= Requirement =
When the line with "Позашляховик / Кросовер" turns up below, begin repeating exactly, and carry on through the line with "Harken Radial Rewind"; no pictures go into the copy.

BEGIN Data

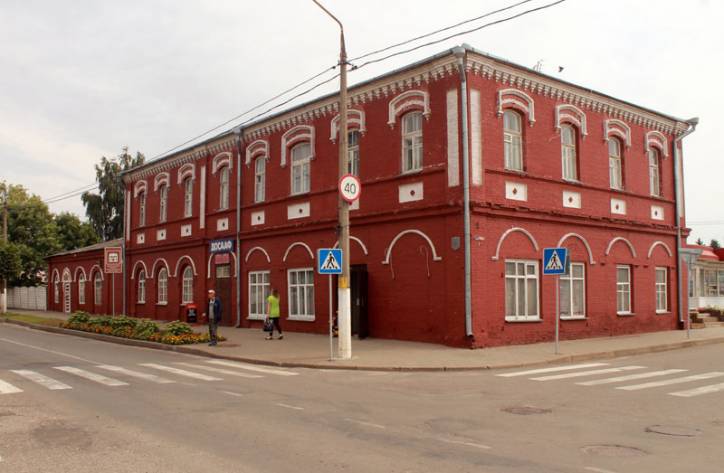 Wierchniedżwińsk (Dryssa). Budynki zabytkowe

END Data
BEGIN Data

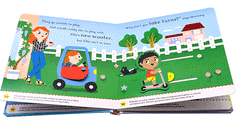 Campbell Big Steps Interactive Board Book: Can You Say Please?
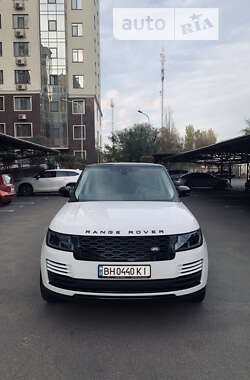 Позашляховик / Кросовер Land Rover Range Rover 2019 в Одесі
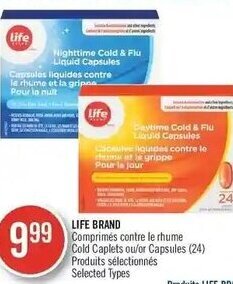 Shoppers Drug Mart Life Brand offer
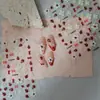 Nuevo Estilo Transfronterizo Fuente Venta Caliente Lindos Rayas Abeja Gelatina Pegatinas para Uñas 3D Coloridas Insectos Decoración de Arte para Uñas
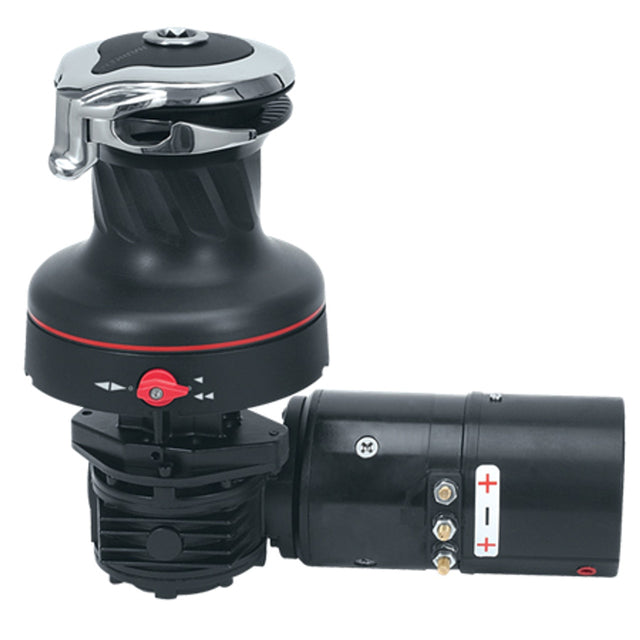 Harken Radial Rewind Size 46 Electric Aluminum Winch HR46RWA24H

END Data

= Response to this task =
 Позашляховик / Кросовер Land Rover Range Rover 2019 в Одесі
 Shoppers Drug Mart Life Brand offer
 Nuevo Estilo Transfronterizo Fuente Venta Caliente Lindos Rayas Abeja Gelatina Pegatinas para Uñas 3D Coloridas Insectos Decoración de Arte para Uñas
 Harken Radial Rewind Size 46 Electric Aluminum Winch HR46RWA24H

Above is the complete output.